## SHORT EXERCISE
Restate the entire listing word for word.
>> start ENTRIES SUPPLIED
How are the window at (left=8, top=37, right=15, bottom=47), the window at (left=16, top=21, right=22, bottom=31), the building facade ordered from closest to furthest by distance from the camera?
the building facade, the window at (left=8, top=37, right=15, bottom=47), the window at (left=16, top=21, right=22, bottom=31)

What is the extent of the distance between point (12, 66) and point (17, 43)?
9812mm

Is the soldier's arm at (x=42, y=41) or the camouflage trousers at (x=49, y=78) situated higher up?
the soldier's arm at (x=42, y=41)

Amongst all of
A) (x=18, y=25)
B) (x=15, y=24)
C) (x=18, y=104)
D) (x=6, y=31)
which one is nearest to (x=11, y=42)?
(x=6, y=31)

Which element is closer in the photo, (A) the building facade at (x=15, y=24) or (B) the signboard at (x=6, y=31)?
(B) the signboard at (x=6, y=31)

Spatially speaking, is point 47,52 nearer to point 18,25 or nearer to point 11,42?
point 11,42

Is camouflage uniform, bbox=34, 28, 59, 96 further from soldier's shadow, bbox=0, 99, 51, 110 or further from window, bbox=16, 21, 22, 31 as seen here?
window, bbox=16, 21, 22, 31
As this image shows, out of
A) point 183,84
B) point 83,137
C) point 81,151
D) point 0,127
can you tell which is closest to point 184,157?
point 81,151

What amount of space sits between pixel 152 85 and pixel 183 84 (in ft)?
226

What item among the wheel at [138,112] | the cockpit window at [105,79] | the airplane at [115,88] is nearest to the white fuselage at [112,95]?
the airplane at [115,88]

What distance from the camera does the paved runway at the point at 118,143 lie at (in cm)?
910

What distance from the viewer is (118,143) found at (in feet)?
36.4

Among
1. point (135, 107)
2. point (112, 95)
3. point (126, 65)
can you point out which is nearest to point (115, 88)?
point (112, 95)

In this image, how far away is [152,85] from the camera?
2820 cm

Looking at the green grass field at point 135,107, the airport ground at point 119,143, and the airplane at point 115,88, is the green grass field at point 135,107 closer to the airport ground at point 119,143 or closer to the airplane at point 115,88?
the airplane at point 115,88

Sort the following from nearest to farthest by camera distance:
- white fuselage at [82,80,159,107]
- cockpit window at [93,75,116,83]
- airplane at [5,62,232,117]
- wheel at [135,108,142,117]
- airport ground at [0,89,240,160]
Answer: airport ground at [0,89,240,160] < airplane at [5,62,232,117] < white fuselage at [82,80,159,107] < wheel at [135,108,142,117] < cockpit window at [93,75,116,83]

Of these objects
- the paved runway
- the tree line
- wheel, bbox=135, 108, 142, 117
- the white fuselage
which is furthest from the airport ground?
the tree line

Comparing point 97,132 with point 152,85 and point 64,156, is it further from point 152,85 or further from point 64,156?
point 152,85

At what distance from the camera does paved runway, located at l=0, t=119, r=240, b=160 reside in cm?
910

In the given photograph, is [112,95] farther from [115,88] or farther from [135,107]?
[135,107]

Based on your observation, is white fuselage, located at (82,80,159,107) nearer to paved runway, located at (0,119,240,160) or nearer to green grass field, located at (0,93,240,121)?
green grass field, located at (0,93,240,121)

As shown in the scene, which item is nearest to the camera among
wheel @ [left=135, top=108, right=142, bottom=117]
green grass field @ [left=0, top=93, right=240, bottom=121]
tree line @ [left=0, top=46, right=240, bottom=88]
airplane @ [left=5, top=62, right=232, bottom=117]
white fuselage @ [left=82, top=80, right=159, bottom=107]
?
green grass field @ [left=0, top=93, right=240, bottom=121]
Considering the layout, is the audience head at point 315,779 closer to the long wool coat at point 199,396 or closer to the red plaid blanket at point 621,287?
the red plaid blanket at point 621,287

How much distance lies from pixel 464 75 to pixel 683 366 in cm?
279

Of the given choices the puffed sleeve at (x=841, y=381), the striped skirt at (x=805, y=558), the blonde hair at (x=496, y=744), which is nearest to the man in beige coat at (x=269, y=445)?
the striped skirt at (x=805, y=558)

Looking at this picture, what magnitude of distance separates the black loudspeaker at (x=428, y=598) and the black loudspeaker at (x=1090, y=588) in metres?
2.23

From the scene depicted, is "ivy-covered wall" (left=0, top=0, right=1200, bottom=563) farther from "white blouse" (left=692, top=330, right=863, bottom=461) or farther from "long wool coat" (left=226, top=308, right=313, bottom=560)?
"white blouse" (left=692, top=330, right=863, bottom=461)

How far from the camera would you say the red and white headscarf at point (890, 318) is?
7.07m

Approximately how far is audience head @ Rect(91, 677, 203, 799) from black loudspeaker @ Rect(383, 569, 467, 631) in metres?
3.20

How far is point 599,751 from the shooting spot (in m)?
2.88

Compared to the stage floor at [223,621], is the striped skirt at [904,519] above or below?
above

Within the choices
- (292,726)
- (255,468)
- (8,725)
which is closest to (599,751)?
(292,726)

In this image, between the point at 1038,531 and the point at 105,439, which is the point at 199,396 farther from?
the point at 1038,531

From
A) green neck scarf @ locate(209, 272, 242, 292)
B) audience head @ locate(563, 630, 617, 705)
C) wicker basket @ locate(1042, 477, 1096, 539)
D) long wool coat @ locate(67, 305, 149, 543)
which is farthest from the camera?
>> end ENTRIES SUPPLIED
## RESPONSE TO THIS TASK
How are the window at (left=8, top=37, right=15, bottom=47), the window at (left=16, top=21, right=22, bottom=31), the building facade ordered from closest to furthest by distance from the camera?
the building facade, the window at (left=8, top=37, right=15, bottom=47), the window at (left=16, top=21, right=22, bottom=31)

What is the extent of the distance between point (12, 66) and point (17, 43)?
9812mm

Is the soldier's arm at (x=42, y=41) or the camouflage trousers at (x=49, y=78) situated higher up?
the soldier's arm at (x=42, y=41)

Amongst all of
A) (x=18, y=25)
B) (x=15, y=24)
C) (x=18, y=104)
D) (x=6, y=31)
which one is nearest to (x=11, y=42)?
(x=6, y=31)

Which element is closer in the photo, (A) the building facade at (x=15, y=24) or (B) the signboard at (x=6, y=31)?
(B) the signboard at (x=6, y=31)

Spatially speaking, is point 47,52 nearer to point 18,25 or nearer to point 11,42?
point 11,42

Is camouflage uniform, bbox=34, 28, 59, 96 further from soldier's shadow, bbox=0, 99, 51, 110 or further from window, bbox=16, 21, 22, 31 as seen here?
window, bbox=16, 21, 22, 31
As this image shows, out of
A) point 183,84
B) point 83,137
C) point 81,151
D) point 0,127
can you tell which is closest to point 184,157?
point 81,151

What amount of space sits between pixel 152 85 and pixel 183 84 (in ft)?
226

What item among the wheel at [138,112] | the cockpit window at [105,79] | the airplane at [115,88] is nearest to the white fuselage at [112,95]?
the airplane at [115,88]

What distance from the camera does the paved runway at the point at 118,143 lie at (in cm)?
910

What distance from the viewer is (118,143) found at (in feet)?
36.4

Among
1. point (135, 107)
2. point (112, 95)
3. point (126, 65)
can you point out which is nearest to point (115, 88)?
point (112, 95)

In this image, how far away is [152,85] from the camera?
2820 cm

Looking at the green grass field at point 135,107, the airport ground at point 119,143, and the airplane at point 115,88, is the green grass field at point 135,107 closer to the airport ground at point 119,143 or closer to the airplane at point 115,88?
the airplane at point 115,88

Sort the following from nearest to farthest by camera distance:
- white fuselage at [82,80,159,107]
- cockpit window at [93,75,116,83]
- airplane at [5,62,232,117]
- wheel at [135,108,142,117]
- airport ground at [0,89,240,160]
Answer: airport ground at [0,89,240,160] < airplane at [5,62,232,117] < white fuselage at [82,80,159,107] < wheel at [135,108,142,117] < cockpit window at [93,75,116,83]

Of these objects
- the paved runway
- the tree line
- wheel, bbox=135, 108, 142, 117
- the white fuselage
which is furthest from the airport ground?
the tree line

Comparing point 97,132 with point 152,85 and point 64,156, is it further from point 152,85 or further from point 64,156?
point 152,85

At what distance from the camera does paved runway, located at l=0, t=119, r=240, b=160 reside in cm?
910

In the given photograph, is [112,95] farther from [115,88] or farther from [135,107]?
[135,107]

Based on your observation, is white fuselage, located at (82,80,159,107) nearer to paved runway, located at (0,119,240,160) or nearer to green grass field, located at (0,93,240,121)?
green grass field, located at (0,93,240,121)

As shown in the scene, which item is nearest to the camera among
wheel @ [left=135, top=108, right=142, bottom=117]
green grass field @ [left=0, top=93, right=240, bottom=121]
tree line @ [left=0, top=46, right=240, bottom=88]
airplane @ [left=5, top=62, right=232, bottom=117]
white fuselage @ [left=82, top=80, right=159, bottom=107]
?
green grass field @ [left=0, top=93, right=240, bottom=121]
Considering the layout, is the audience head at point 315,779 closer to the long wool coat at point 199,396 or closer to the red plaid blanket at point 621,287?
the red plaid blanket at point 621,287

How much distance lies from pixel 464 75 to pixel 683 366 in cm?
279

Of the given choices the puffed sleeve at (x=841, y=381), the striped skirt at (x=805, y=558), the blonde hair at (x=496, y=744), which is nearest to the man in beige coat at (x=269, y=445)?
the striped skirt at (x=805, y=558)

Looking at this picture, what magnitude of distance separates the black loudspeaker at (x=428, y=598) and the black loudspeaker at (x=1090, y=588) in metres?
2.23

From the scene depicted, is "ivy-covered wall" (left=0, top=0, right=1200, bottom=563) farther from "white blouse" (left=692, top=330, right=863, bottom=461) or farther from "long wool coat" (left=226, top=308, right=313, bottom=560)?
"white blouse" (left=692, top=330, right=863, bottom=461)

How far from the camera would you say the red and white headscarf at point (890, 318) is?
7.07m

Approximately how far is audience head @ Rect(91, 677, 203, 799) from black loudspeaker @ Rect(383, 569, 467, 631) in metres?
3.20

How far is point 599,751 from the shooting spot (in m)?
2.88

Compared to the stage floor at [223,621], is the striped skirt at [904,519] above or below?
above

Within the choices
- (292,726)
- (255,468)
- (8,725)
which is closest to (599,751)?
(292,726)

In this image, between the point at 1038,531 and the point at 105,439, which is the point at 199,396 farther from?
the point at 1038,531

From
A) green neck scarf @ locate(209, 272, 242, 292)
B) audience head @ locate(563, 630, 617, 705)
C) wicker basket @ locate(1042, 477, 1096, 539)
D) long wool coat @ locate(67, 305, 149, 543)
which is farthest from the camera?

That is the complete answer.